Protecting Privacy of Customer Personal Information in Borders Bankruptcy Asset Sales

As part of the Borders bankruptcy proceeding, Barnes & Noble offered to purchase the “consumer personal information” of Borders, including over 20 million customers’ online account information, e–mail addresses, and purchase history. However, Borders had a privacy policy that stated customer personal information would not be rented or sold to third parties except with the express consent of its customers.

According to a Federal Trade Commission letter dated September 14, 2011, about this matter, Borders’s database includes customer personal information collected since May 2005. Borders had several versions of its privacy policies, and their privacy policy was revised May 27, 2008, to include an exception for disclosing customer personal information as part of a merger, reorganization, or sale of its assets. The FTC letter recommends that Borders obtain express consent from its customers before transferring a customer’s personal information to a potential purchaser (e.g., Barnes & Noble). If a customer does not consent, the FTC recommends that the customer’s data be purged. The FTC letter cited the FTC v. Toysmart case as a similar situation involving the transfer of customer personal information in a bankruptcy proceeding.
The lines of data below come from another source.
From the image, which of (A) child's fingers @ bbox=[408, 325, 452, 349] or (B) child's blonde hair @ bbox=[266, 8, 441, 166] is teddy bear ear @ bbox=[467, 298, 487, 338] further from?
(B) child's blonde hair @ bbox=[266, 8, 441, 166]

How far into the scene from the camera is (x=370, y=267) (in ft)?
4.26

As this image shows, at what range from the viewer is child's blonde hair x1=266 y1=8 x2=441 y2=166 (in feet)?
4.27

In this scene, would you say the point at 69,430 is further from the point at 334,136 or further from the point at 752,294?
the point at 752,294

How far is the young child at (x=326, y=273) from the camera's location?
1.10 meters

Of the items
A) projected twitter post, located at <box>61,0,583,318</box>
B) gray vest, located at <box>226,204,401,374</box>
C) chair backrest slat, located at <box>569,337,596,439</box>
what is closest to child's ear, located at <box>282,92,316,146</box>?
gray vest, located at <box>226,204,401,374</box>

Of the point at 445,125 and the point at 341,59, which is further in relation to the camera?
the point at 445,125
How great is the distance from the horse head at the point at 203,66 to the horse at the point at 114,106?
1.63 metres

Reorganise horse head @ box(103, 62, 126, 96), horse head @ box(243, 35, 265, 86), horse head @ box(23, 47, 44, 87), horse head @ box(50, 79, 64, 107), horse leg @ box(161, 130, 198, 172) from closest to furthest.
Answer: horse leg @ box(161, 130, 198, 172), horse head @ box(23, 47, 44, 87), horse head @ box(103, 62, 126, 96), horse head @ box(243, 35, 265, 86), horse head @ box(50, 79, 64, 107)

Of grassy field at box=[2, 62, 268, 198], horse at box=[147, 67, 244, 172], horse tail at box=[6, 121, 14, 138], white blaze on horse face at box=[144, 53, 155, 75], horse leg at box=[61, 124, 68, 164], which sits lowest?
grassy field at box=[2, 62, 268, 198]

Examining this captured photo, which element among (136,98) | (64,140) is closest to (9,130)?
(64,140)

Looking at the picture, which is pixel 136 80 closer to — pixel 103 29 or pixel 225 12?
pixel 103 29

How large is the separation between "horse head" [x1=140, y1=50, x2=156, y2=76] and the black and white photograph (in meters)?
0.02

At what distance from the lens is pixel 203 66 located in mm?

The third–party Consumer Privacy Ombudsman in this matter recommended that Barnes & Noble comply with Borders’s privacy policy by getting consent of the Borders customers. According to a September 21, 2011, Reuters article, “Barnes & Noble rejected the consent requirement as ‘completely unrealistic.’ ” As the Reuters article points out, this could decrease the value of the customer personal information that Barnes & Noble offered to purchase, and it might end the deal. It will be interesting to watch how these important consumer privacy issues are resolved.